There are some interesting leadership and management lessons from some of the Chinese manufacturing systems that can be applied at all levels of an organization to make it more innovation-friendly. The contrast between leading and managing may be subtle to some, but it’s hugely important in making a company capable of competing in the fast-paced Internet economy.
Not knowing the path to a particular outcome can be excruciating to someone who knows what they want. Managers find it much easier to make lists of things that add up to the sum of the final goal, and they like to put checkmarks next to all the items in the list as they are completed. This system never scales no matter how talented the manager is because that system is totally dependent on the manager.
John Seely Brown and John Hagel examine how a network of motorcycle parts assemblers in China break traditional centralized management tactics to optimize for innovation in a paper called “Innovation blowback: Disruptive management practices from Asia.” In the Chinese city Chongquing a supplier-driven network of parts developers work together under the loose guidance of their customers rather than under the orders of assemply-line management:
“In contrast to more traditional, top-down approaches, the assemblers succeed not by preparing detailed design drawings of components and subsystems for their suppliers but by defining only a product’s key modules in rough design blueprints and specifying broad performance parameters, such as weight and size. The suppliers take collective responsibility for the detailed design of components and subsystems. Since they are free to iomprovise within broad limits, they have rapidly cut their costs and improved the quality of their products.”
As a manager, when you define what is to be done and how it is to be done, then you are setting the exact expectation of what is to be delivered. There is no room for exceeding expectations, only for failing to meet expectations. Your best-case scenario is that you will get what you asked for.
As a leader, on the other hand, when you set parameters for success, you let the contributors in the system share ownership of the outcome. This is participatory production which includes an important incentive for each individual contributor: pride. The outcome becomes a somewhat personal reflection of each contributor’s capabilities as a person.
There’s another interesting paper on the concept of peer production called Coases’ Penguin written by Yochai Benkler in 2002 that talks about the incentives that drive users of online media to contribute content to a web site such as Slashdot or Wikipedia. One of the interesting conclusions is that financial reward can sometimes have a negative effect on participation and collaboration:
“An act of love drastically changes meaning when one person offers the other money at its end, and a dinner party guest who will take out a checkbook at the end of dinner instead of bringing flowers or a bottle of wine at the beginning will likely never be invited again.”

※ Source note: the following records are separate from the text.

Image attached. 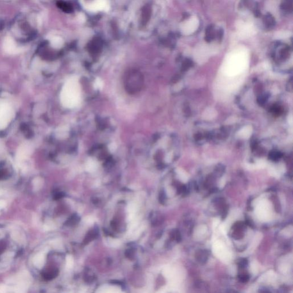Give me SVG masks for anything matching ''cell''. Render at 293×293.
Returning a JSON list of instances; mask_svg holds the SVG:
<instances>
[{
	"instance_id": "1",
	"label": "cell",
	"mask_w": 293,
	"mask_h": 293,
	"mask_svg": "<svg viewBox=\"0 0 293 293\" xmlns=\"http://www.w3.org/2000/svg\"><path fill=\"white\" fill-rule=\"evenodd\" d=\"M255 212L259 220L263 222L271 220L272 212L270 201L266 199L259 200L257 204Z\"/></svg>"
},
{
	"instance_id": "2",
	"label": "cell",
	"mask_w": 293,
	"mask_h": 293,
	"mask_svg": "<svg viewBox=\"0 0 293 293\" xmlns=\"http://www.w3.org/2000/svg\"><path fill=\"white\" fill-rule=\"evenodd\" d=\"M195 258L199 263L203 264L207 261L209 258V254L206 251L201 250L197 253V254H195Z\"/></svg>"
},
{
	"instance_id": "3",
	"label": "cell",
	"mask_w": 293,
	"mask_h": 293,
	"mask_svg": "<svg viewBox=\"0 0 293 293\" xmlns=\"http://www.w3.org/2000/svg\"><path fill=\"white\" fill-rule=\"evenodd\" d=\"M57 5L59 6L60 9H61V10H62L64 12H67V13L72 12V11L73 9L71 5L66 3V2H61V1L58 2L57 4Z\"/></svg>"
},
{
	"instance_id": "4",
	"label": "cell",
	"mask_w": 293,
	"mask_h": 293,
	"mask_svg": "<svg viewBox=\"0 0 293 293\" xmlns=\"http://www.w3.org/2000/svg\"><path fill=\"white\" fill-rule=\"evenodd\" d=\"M177 172V174L179 175V177L180 180L182 182H186L187 181L188 175L186 172H185L184 171H183V170H182L181 169H179L178 171Z\"/></svg>"
},
{
	"instance_id": "5",
	"label": "cell",
	"mask_w": 293,
	"mask_h": 293,
	"mask_svg": "<svg viewBox=\"0 0 293 293\" xmlns=\"http://www.w3.org/2000/svg\"><path fill=\"white\" fill-rule=\"evenodd\" d=\"M56 274V271L55 270H50L46 271L44 274V277L45 279L50 280L51 278H53L55 277V275Z\"/></svg>"
},
{
	"instance_id": "6",
	"label": "cell",
	"mask_w": 293,
	"mask_h": 293,
	"mask_svg": "<svg viewBox=\"0 0 293 293\" xmlns=\"http://www.w3.org/2000/svg\"><path fill=\"white\" fill-rule=\"evenodd\" d=\"M249 278H250V277H249L248 274L247 273H245V272L241 273L238 275L239 280L242 283H246L247 282H248V281L249 280Z\"/></svg>"
},
{
	"instance_id": "7",
	"label": "cell",
	"mask_w": 293,
	"mask_h": 293,
	"mask_svg": "<svg viewBox=\"0 0 293 293\" xmlns=\"http://www.w3.org/2000/svg\"><path fill=\"white\" fill-rule=\"evenodd\" d=\"M251 131L248 129L243 130L239 133V136L242 138H247L250 136Z\"/></svg>"
},
{
	"instance_id": "8",
	"label": "cell",
	"mask_w": 293,
	"mask_h": 293,
	"mask_svg": "<svg viewBox=\"0 0 293 293\" xmlns=\"http://www.w3.org/2000/svg\"><path fill=\"white\" fill-rule=\"evenodd\" d=\"M247 264H248V262H247V260L245 259V258H243V259H241L239 263H238V265H239V267L241 269H244L245 267H246L247 266Z\"/></svg>"
},
{
	"instance_id": "9",
	"label": "cell",
	"mask_w": 293,
	"mask_h": 293,
	"mask_svg": "<svg viewBox=\"0 0 293 293\" xmlns=\"http://www.w3.org/2000/svg\"><path fill=\"white\" fill-rule=\"evenodd\" d=\"M72 265H73V260L71 257H69L67 261V266L69 267H71Z\"/></svg>"
},
{
	"instance_id": "10",
	"label": "cell",
	"mask_w": 293,
	"mask_h": 293,
	"mask_svg": "<svg viewBox=\"0 0 293 293\" xmlns=\"http://www.w3.org/2000/svg\"><path fill=\"white\" fill-rule=\"evenodd\" d=\"M5 203L4 201H0V209L4 207L5 206Z\"/></svg>"
},
{
	"instance_id": "11",
	"label": "cell",
	"mask_w": 293,
	"mask_h": 293,
	"mask_svg": "<svg viewBox=\"0 0 293 293\" xmlns=\"http://www.w3.org/2000/svg\"><path fill=\"white\" fill-rule=\"evenodd\" d=\"M4 250V247L2 246H0V253H1Z\"/></svg>"
}]
</instances>
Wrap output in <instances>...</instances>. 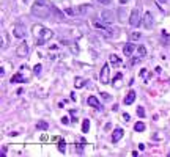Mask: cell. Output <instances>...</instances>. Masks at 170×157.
I'll return each mask as SVG.
<instances>
[{"label": "cell", "mask_w": 170, "mask_h": 157, "mask_svg": "<svg viewBox=\"0 0 170 157\" xmlns=\"http://www.w3.org/2000/svg\"><path fill=\"white\" fill-rule=\"evenodd\" d=\"M51 8H52V7H51ZM51 8L47 7L46 0H36V2L33 3V7H32L30 13L33 14V16H36V17L46 19V17H49V11H51Z\"/></svg>", "instance_id": "obj_1"}, {"label": "cell", "mask_w": 170, "mask_h": 157, "mask_svg": "<svg viewBox=\"0 0 170 157\" xmlns=\"http://www.w3.org/2000/svg\"><path fill=\"white\" fill-rule=\"evenodd\" d=\"M33 33L36 35V36H40V44H43L44 41H47V39H51L52 36H54V33H52L51 30H47V28L41 27V25H33Z\"/></svg>", "instance_id": "obj_2"}, {"label": "cell", "mask_w": 170, "mask_h": 157, "mask_svg": "<svg viewBox=\"0 0 170 157\" xmlns=\"http://www.w3.org/2000/svg\"><path fill=\"white\" fill-rule=\"evenodd\" d=\"M129 24L132 25V27H137V25H140V11H139V8H134V10L131 11Z\"/></svg>", "instance_id": "obj_3"}, {"label": "cell", "mask_w": 170, "mask_h": 157, "mask_svg": "<svg viewBox=\"0 0 170 157\" xmlns=\"http://www.w3.org/2000/svg\"><path fill=\"white\" fill-rule=\"evenodd\" d=\"M142 24H143V27L148 28V30H150V28H153V25H154V22H153V14H151L150 11H146V13H145Z\"/></svg>", "instance_id": "obj_4"}, {"label": "cell", "mask_w": 170, "mask_h": 157, "mask_svg": "<svg viewBox=\"0 0 170 157\" xmlns=\"http://www.w3.org/2000/svg\"><path fill=\"white\" fill-rule=\"evenodd\" d=\"M101 19L105 22V24H112L113 21H115V17H113V13L110 10H104L101 13Z\"/></svg>", "instance_id": "obj_5"}, {"label": "cell", "mask_w": 170, "mask_h": 157, "mask_svg": "<svg viewBox=\"0 0 170 157\" xmlns=\"http://www.w3.org/2000/svg\"><path fill=\"white\" fill-rule=\"evenodd\" d=\"M99 80H101V83H109V65L102 66V71H101V75H99Z\"/></svg>", "instance_id": "obj_6"}, {"label": "cell", "mask_w": 170, "mask_h": 157, "mask_svg": "<svg viewBox=\"0 0 170 157\" xmlns=\"http://www.w3.org/2000/svg\"><path fill=\"white\" fill-rule=\"evenodd\" d=\"M13 33H14V36H16V38H24V36H25V28H24V25L16 24V25H14Z\"/></svg>", "instance_id": "obj_7"}, {"label": "cell", "mask_w": 170, "mask_h": 157, "mask_svg": "<svg viewBox=\"0 0 170 157\" xmlns=\"http://www.w3.org/2000/svg\"><path fill=\"white\" fill-rule=\"evenodd\" d=\"M16 54L19 55V57H25V55L28 54V46H27V43H22V44H19V46H17Z\"/></svg>", "instance_id": "obj_8"}, {"label": "cell", "mask_w": 170, "mask_h": 157, "mask_svg": "<svg viewBox=\"0 0 170 157\" xmlns=\"http://www.w3.org/2000/svg\"><path fill=\"white\" fill-rule=\"evenodd\" d=\"M123 133H125V132H123V129H120V127H117V129L113 130V133H112V141H113V143H117V141L121 138Z\"/></svg>", "instance_id": "obj_9"}, {"label": "cell", "mask_w": 170, "mask_h": 157, "mask_svg": "<svg viewBox=\"0 0 170 157\" xmlns=\"http://www.w3.org/2000/svg\"><path fill=\"white\" fill-rule=\"evenodd\" d=\"M88 105L95 107V109H98V110H101V109H102V105L99 104V101L96 99L95 96H90V97H88Z\"/></svg>", "instance_id": "obj_10"}, {"label": "cell", "mask_w": 170, "mask_h": 157, "mask_svg": "<svg viewBox=\"0 0 170 157\" xmlns=\"http://www.w3.org/2000/svg\"><path fill=\"white\" fill-rule=\"evenodd\" d=\"M134 49H136V46L131 44V43H128V44H125V47H123V52H125V55H128V57H129V55L134 52Z\"/></svg>", "instance_id": "obj_11"}, {"label": "cell", "mask_w": 170, "mask_h": 157, "mask_svg": "<svg viewBox=\"0 0 170 157\" xmlns=\"http://www.w3.org/2000/svg\"><path fill=\"white\" fill-rule=\"evenodd\" d=\"M134 99H136V91H129V93H128V96L125 97V104H126V105H129V104L134 102Z\"/></svg>", "instance_id": "obj_12"}, {"label": "cell", "mask_w": 170, "mask_h": 157, "mask_svg": "<svg viewBox=\"0 0 170 157\" xmlns=\"http://www.w3.org/2000/svg\"><path fill=\"white\" fill-rule=\"evenodd\" d=\"M84 83H85V80L82 77H76V80H74V86H76V88H82Z\"/></svg>", "instance_id": "obj_13"}, {"label": "cell", "mask_w": 170, "mask_h": 157, "mask_svg": "<svg viewBox=\"0 0 170 157\" xmlns=\"http://www.w3.org/2000/svg\"><path fill=\"white\" fill-rule=\"evenodd\" d=\"M118 19H120V22H123L126 19V8H120L118 10Z\"/></svg>", "instance_id": "obj_14"}, {"label": "cell", "mask_w": 170, "mask_h": 157, "mask_svg": "<svg viewBox=\"0 0 170 157\" xmlns=\"http://www.w3.org/2000/svg\"><path fill=\"white\" fill-rule=\"evenodd\" d=\"M16 82H24V77H22V74H16L11 77V83H16Z\"/></svg>", "instance_id": "obj_15"}, {"label": "cell", "mask_w": 170, "mask_h": 157, "mask_svg": "<svg viewBox=\"0 0 170 157\" xmlns=\"http://www.w3.org/2000/svg\"><path fill=\"white\" fill-rule=\"evenodd\" d=\"M88 130H90V121H88V120H85L84 123H82V132L87 133Z\"/></svg>", "instance_id": "obj_16"}, {"label": "cell", "mask_w": 170, "mask_h": 157, "mask_svg": "<svg viewBox=\"0 0 170 157\" xmlns=\"http://www.w3.org/2000/svg\"><path fill=\"white\" fill-rule=\"evenodd\" d=\"M134 129H136V132H143V130H145V124H143L142 121H139V123H136Z\"/></svg>", "instance_id": "obj_17"}, {"label": "cell", "mask_w": 170, "mask_h": 157, "mask_svg": "<svg viewBox=\"0 0 170 157\" xmlns=\"http://www.w3.org/2000/svg\"><path fill=\"white\" fill-rule=\"evenodd\" d=\"M137 54H139L140 57H145V55H146V49H145V46H139V47H137Z\"/></svg>", "instance_id": "obj_18"}, {"label": "cell", "mask_w": 170, "mask_h": 157, "mask_svg": "<svg viewBox=\"0 0 170 157\" xmlns=\"http://www.w3.org/2000/svg\"><path fill=\"white\" fill-rule=\"evenodd\" d=\"M36 129H40V130L47 129V123H46V121H40V123L36 124Z\"/></svg>", "instance_id": "obj_19"}, {"label": "cell", "mask_w": 170, "mask_h": 157, "mask_svg": "<svg viewBox=\"0 0 170 157\" xmlns=\"http://www.w3.org/2000/svg\"><path fill=\"white\" fill-rule=\"evenodd\" d=\"M7 44H8V39H7V33L5 31H2V47H7Z\"/></svg>", "instance_id": "obj_20"}, {"label": "cell", "mask_w": 170, "mask_h": 157, "mask_svg": "<svg viewBox=\"0 0 170 157\" xmlns=\"http://www.w3.org/2000/svg\"><path fill=\"white\" fill-rule=\"evenodd\" d=\"M110 61H112L113 65H120V58L117 57V55H110Z\"/></svg>", "instance_id": "obj_21"}, {"label": "cell", "mask_w": 170, "mask_h": 157, "mask_svg": "<svg viewBox=\"0 0 170 157\" xmlns=\"http://www.w3.org/2000/svg\"><path fill=\"white\" fill-rule=\"evenodd\" d=\"M58 149H60V152H65V141L63 140L58 141Z\"/></svg>", "instance_id": "obj_22"}, {"label": "cell", "mask_w": 170, "mask_h": 157, "mask_svg": "<svg viewBox=\"0 0 170 157\" xmlns=\"http://www.w3.org/2000/svg\"><path fill=\"white\" fill-rule=\"evenodd\" d=\"M137 115H139L140 118H143V116H145V110H143V107H139V109H137Z\"/></svg>", "instance_id": "obj_23"}, {"label": "cell", "mask_w": 170, "mask_h": 157, "mask_svg": "<svg viewBox=\"0 0 170 157\" xmlns=\"http://www.w3.org/2000/svg\"><path fill=\"white\" fill-rule=\"evenodd\" d=\"M87 8H88L87 5H82V7H79V13H80V14L87 13Z\"/></svg>", "instance_id": "obj_24"}, {"label": "cell", "mask_w": 170, "mask_h": 157, "mask_svg": "<svg viewBox=\"0 0 170 157\" xmlns=\"http://www.w3.org/2000/svg\"><path fill=\"white\" fill-rule=\"evenodd\" d=\"M52 10L55 11V14H57V16L60 17V19H61V17H63V13H61V11H58V10H57V8H55V7H52Z\"/></svg>", "instance_id": "obj_25"}, {"label": "cell", "mask_w": 170, "mask_h": 157, "mask_svg": "<svg viewBox=\"0 0 170 157\" xmlns=\"http://www.w3.org/2000/svg\"><path fill=\"white\" fill-rule=\"evenodd\" d=\"M33 71H35V74H40V72H41V65H36V66H35V69H33Z\"/></svg>", "instance_id": "obj_26"}, {"label": "cell", "mask_w": 170, "mask_h": 157, "mask_svg": "<svg viewBox=\"0 0 170 157\" xmlns=\"http://www.w3.org/2000/svg\"><path fill=\"white\" fill-rule=\"evenodd\" d=\"M131 38H132V39H139L140 35H139V33H132V35H131Z\"/></svg>", "instance_id": "obj_27"}, {"label": "cell", "mask_w": 170, "mask_h": 157, "mask_svg": "<svg viewBox=\"0 0 170 157\" xmlns=\"http://www.w3.org/2000/svg\"><path fill=\"white\" fill-rule=\"evenodd\" d=\"M101 96H102V99H105V101H107V99H109V97H110V96H109V94H107V93H102V94H101Z\"/></svg>", "instance_id": "obj_28"}, {"label": "cell", "mask_w": 170, "mask_h": 157, "mask_svg": "<svg viewBox=\"0 0 170 157\" xmlns=\"http://www.w3.org/2000/svg\"><path fill=\"white\" fill-rule=\"evenodd\" d=\"M99 3H104V5H107V3H110V0H98Z\"/></svg>", "instance_id": "obj_29"}, {"label": "cell", "mask_w": 170, "mask_h": 157, "mask_svg": "<svg viewBox=\"0 0 170 157\" xmlns=\"http://www.w3.org/2000/svg\"><path fill=\"white\" fill-rule=\"evenodd\" d=\"M61 123H63V124H68L69 121H68V118H66V116H65V118H61Z\"/></svg>", "instance_id": "obj_30"}, {"label": "cell", "mask_w": 170, "mask_h": 157, "mask_svg": "<svg viewBox=\"0 0 170 157\" xmlns=\"http://www.w3.org/2000/svg\"><path fill=\"white\" fill-rule=\"evenodd\" d=\"M2 154H3V156L7 154V146H3V148H2Z\"/></svg>", "instance_id": "obj_31"}, {"label": "cell", "mask_w": 170, "mask_h": 157, "mask_svg": "<svg viewBox=\"0 0 170 157\" xmlns=\"http://www.w3.org/2000/svg\"><path fill=\"white\" fill-rule=\"evenodd\" d=\"M128 2H129V0H120V3H121V5H125V3H128Z\"/></svg>", "instance_id": "obj_32"}, {"label": "cell", "mask_w": 170, "mask_h": 157, "mask_svg": "<svg viewBox=\"0 0 170 157\" xmlns=\"http://www.w3.org/2000/svg\"><path fill=\"white\" fill-rule=\"evenodd\" d=\"M159 2H161V3H165V2H167V0H159Z\"/></svg>", "instance_id": "obj_33"}, {"label": "cell", "mask_w": 170, "mask_h": 157, "mask_svg": "<svg viewBox=\"0 0 170 157\" xmlns=\"http://www.w3.org/2000/svg\"><path fill=\"white\" fill-rule=\"evenodd\" d=\"M24 2H25V3H28V0H24Z\"/></svg>", "instance_id": "obj_34"}]
</instances>
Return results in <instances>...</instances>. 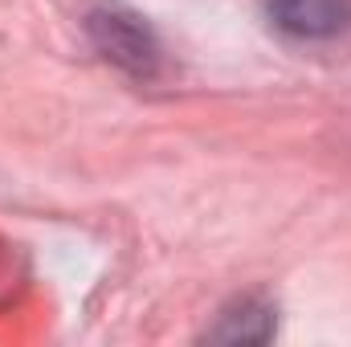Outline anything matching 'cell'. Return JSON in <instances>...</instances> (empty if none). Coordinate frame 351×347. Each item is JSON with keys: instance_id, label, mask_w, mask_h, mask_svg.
I'll list each match as a JSON object with an SVG mask.
<instances>
[{"instance_id": "7a4b0ae2", "label": "cell", "mask_w": 351, "mask_h": 347, "mask_svg": "<svg viewBox=\"0 0 351 347\" xmlns=\"http://www.w3.org/2000/svg\"><path fill=\"white\" fill-rule=\"evenodd\" d=\"M265 16L290 37L323 41L351 29V0H265Z\"/></svg>"}, {"instance_id": "6da1fadb", "label": "cell", "mask_w": 351, "mask_h": 347, "mask_svg": "<svg viewBox=\"0 0 351 347\" xmlns=\"http://www.w3.org/2000/svg\"><path fill=\"white\" fill-rule=\"evenodd\" d=\"M90 37L106 62H114L131 78H156L160 70V41L156 33L123 8H98L90 12Z\"/></svg>"}, {"instance_id": "3957f363", "label": "cell", "mask_w": 351, "mask_h": 347, "mask_svg": "<svg viewBox=\"0 0 351 347\" xmlns=\"http://www.w3.org/2000/svg\"><path fill=\"white\" fill-rule=\"evenodd\" d=\"M269 335H274V307L258 298H241L233 311L221 315L213 331H204V339H217V344H265Z\"/></svg>"}]
</instances>
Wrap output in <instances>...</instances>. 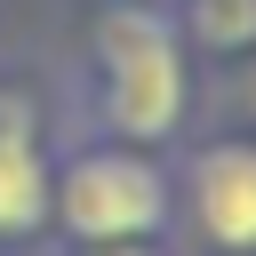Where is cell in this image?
<instances>
[{
  "label": "cell",
  "mask_w": 256,
  "mask_h": 256,
  "mask_svg": "<svg viewBox=\"0 0 256 256\" xmlns=\"http://www.w3.org/2000/svg\"><path fill=\"white\" fill-rule=\"evenodd\" d=\"M256 24V0H200V40H240Z\"/></svg>",
  "instance_id": "obj_5"
},
{
  "label": "cell",
  "mask_w": 256,
  "mask_h": 256,
  "mask_svg": "<svg viewBox=\"0 0 256 256\" xmlns=\"http://www.w3.org/2000/svg\"><path fill=\"white\" fill-rule=\"evenodd\" d=\"M96 256H144V248H136V240H104Z\"/></svg>",
  "instance_id": "obj_6"
},
{
  "label": "cell",
  "mask_w": 256,
  "mask_h": 256,
  "mask_svg": "<svg viewBox=\"0 0 256 256\" xmlns=\"http://www.w3.org/2000/svg\"><path fill=\"white\" fill-rule=\"evenodd\" d=\"M48 216V168L32 136H0V232H32Z\"/></svg>",
  "instance_id": "obj_4"
},
{
  "label": "cell",
  "mask_w": 256,
  "mask_h": 256,
  "mask_svg": "<svg viewBox=\"0 0 256 256\" xmlns=\"http://www.w3.org/2000/svg\"><path fill=\"white\" fill-rule=\"evenodd\" d=\"M192 200L216 248H256V144H208L192 168Z\"/></svg>",
  "instance_id": "obj_3"
},
{
  "label": "cell",
  "mask_w": 256,
  "mask_h": 256,
  "mask_svg": "<svg viewBox=\"0 0 256 256\" xmlns=\"http://www.w3.org/2000/svg\"><path fill=\"white\" fill-rule=\"evenodd\" d=\"M56 208H64V224L88 232V240H136V232H152V224L168 216V184H160V168L136 160V152H88V160H72Z\"/></svg>",
  "instance_id": "obj_2"
},
{
  "label": "cell",
  "mask_w": 256,
  "mask_h": 256,
  "mask_svg": "<svg viewBox=\"0 0 256 256\" xmlns=\"http://www.w3.org/2000/svg\"><path fill=\"white\" fill-rule=\"evenodd\" d=\"M96 56H104V88H112V120L128 136H168L184 112V64H176V32L152 8H112L96 24Z\"/></svg>",
  "instance_id": "obj_1"
}]
</instances>
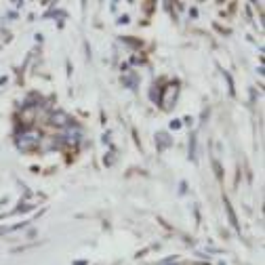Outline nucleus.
Masks as SVG:
<instances>
[{
  "instance_id": "obj_1",
  "label": "nucleus",
  "mask_w": 265,
  "mask_h": 265,
  "mask_svg": "<svg viewBox=\"0 0 265 265\" xmlns=\"http://www.w3.org/2000/svg\"><path fill=\"white\" fill-rule=\"evenodd\" d=\"M177 95H179V84L177 82H169L164 88L160 97H158V103H160L162 110H173V105L177 103Z\"/></svg>"
},
{
  "instance_id": "obj_2",
  "label": "nucleus",
  "mask_w": 265,
  "mask_h": 265,
  "mask_svg": "<svg viewBox=\"0 0 265 265\" xmlns=\"http://www.w3.org/2000/svg\"><path fill=\"white\" fill-rule=\"evenodd\" d=\"M40 139H42V135L38 131H23V135L17 137V147L19 149H32V147H36L40 143Z\"/></svg>"
},
{
  "instance_id": "obj_3",
  "label": "nucleus",
  "mask_w": 265,
  "mask_h": 265,
  "mask_svg": "<svg viewBox=\"0 0 265 265\" xmlns=\"http://www.w3.org/2000/svg\"><path fill=\"white\" fill-rule=\"evenodd\" d=\"M49 122H51L53 127L66 129V127H69V122H72V118H69V114H66L64 110H55V112H51Z\"/></svg>"
},
{
  "instance_id": "obj_4",
  "label": "nucleus",
  "mask_w": 265,
  "mask_h": 265,
  "mask_svg": "<svg viewBox=\"0 0 265 265\" xmlns=\"http://www.w3.org/2000/svg\"><path fill=\"white\" fill-rule=\"evenodd\" d=\"M80 129H67L66 135H64V143L69 145V147H76L78 143H80Z\"/></svg>"
},
{
  "instance_id": "obj_5",
  "label": "nucleus",
  "mask_w": 265,
  "mask_h": 265,
  "mask_svg": "<svg viewBox=\"0 0 265 265\" xmlns=\"http://www.w3.org/2000/svg\"><path fill=\"white\" fill-rule=\"evenodd\" d=\"M19 118H21V122H23V127H30L34 120H36V105H25L23 108V112L19 114Z\"/></svg>"
},
{
  "instance_id": "obj_6",
  "label": "nucleus",
  "mask_w": 265,
  "mask_h": 265,
  "mask_svg": "<svg viewBox=\"0 0 265 265\" xmlns=\"http://www.w3.org/2000/svg\"><path fill=\"white\" fill-rule=\"evenodd\" d=\"M156 145H158V149H169L173 145V139H171L169 132H164V131L158 132L156 135Z\"/></svg>"
},
{
  "instance_id": "obj_7",
  "label": "nucleus",
  "mask_w": 265,
  "mask_h": 265,
  "mask_svg": "<svg viewBox=\"0 0 265 265\" xmlns=\"http://www.w3.org/2000/svg\"><path fill=\"white\" fill-rule=\"evenodd\" d=\"M122 82H125V86H129V88H137V74L122 76Z\"/></svg>"
},
{
  "instance_id": "obj_8",
  "label": "nucleus",
  "mask_w": 265,
  "mask_h": 265,
  "mask_svg": "<svg viewBox=\"0 0 265 265\" xmlns=\"http://www.w3.org/2000/svg\"><path fill=\"white\" fill-rule=\"evenodd\" d=\"M223 204H225V208H227V217H229V221H232V225L238 229V221H236V215H234V208H232V204H229L227 198L223 200Z\"/></svg>"
},
{
  "instance_id": "obj_9",
  "label": "nucleus",
  "mask_w": 265,
  "mask_h": 265,
  "mask_svg": "<svg viewBox=\"0 0 265 265\" xmlns=\"http://www.w3.org/2000/svg\"><path fill=\"white\" fill-rule=\"evenodd\" d=\"M190 158H192V160H196V137H194V135L190 139Z\"/></svg>"
},
{
  "instance_id": "obj_10",
  "label": "nucleus",
  "mask_w": 265,
  "mask_h": 265,
  "mask_svg": "<svg viewBox=\"0 0 265 265\" xmlns=\"http://www.w3.org/2000/svg\"><path fill=\"white\" fill-rule=\"evenodd\" d=\"M114 160H116V152H110L108 156H105V158H103V162H105V164H108V166H110V164H112Z\"/></svg>"
},
{
  "instance_id": "obj_11",
  "label": "nucleus",
  "mask_w": 265,
  "mask_h": 265,
  "mask_svg": "<svg viewBox=\"0 0 265 265\" xmlns=\"http://www.w3.org/2000/svg\"><path fill=\"white\" fill-rule=\"evenodd\" d=\"M179 127H181L179 120H173V122H171V129H179Z\"/></svg>"
}]
</instances>
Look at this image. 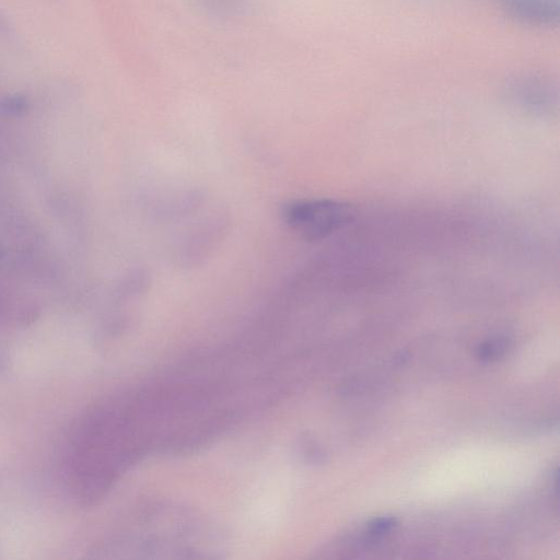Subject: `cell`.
Wrapping results in <instances>:
<instances>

John Battelle similarly points out that Google’s latest attempt to monetize peer production in online media may actually have the effect of degrading the overall quality of their ad network. As they provide ways for user-generated content (UGC) sites to kick earnings from AdSense back to content creators on those sites, they are inviting spam and click fraud at pennies in earnings per user at the expense of quality contributions.
“I’ve never seen UGC sites as the least bit driven by money. They are driven by pride, the desire to be first, reputation, whuffie. But dollars? That often screws it all up.”
Of course, pride won’t replace the need for salaries, but it can certainly make up for the margin pressure these particpatory production systems are putting on themselves. When the production process reduces waste, that savings will get passed on to the buyer before the profits get passed back to the creators. That’s how this Chinese network has stolen marketshare from the big motorcycle manufacturers like Honda and Yamaha.
“The average export price of Chinese models has dropped from $700 in the late 1990’s to under $200 in 2002. The impact on rivals has been brutal: Honda’s share of Vietnam’s motorcycle market, for instance, dropped from nearly 90 percent in 1997 to 30 percent in 2002.”
Of course, everyone in the Internet business would rather be in a position of growth than one of decline regardless of the profit margins. The way to put your company on the growth track and to stay competitive through innovation is likely based on these types of leadership principles rather than micromanaging your staff through every step of an unpredictable journey.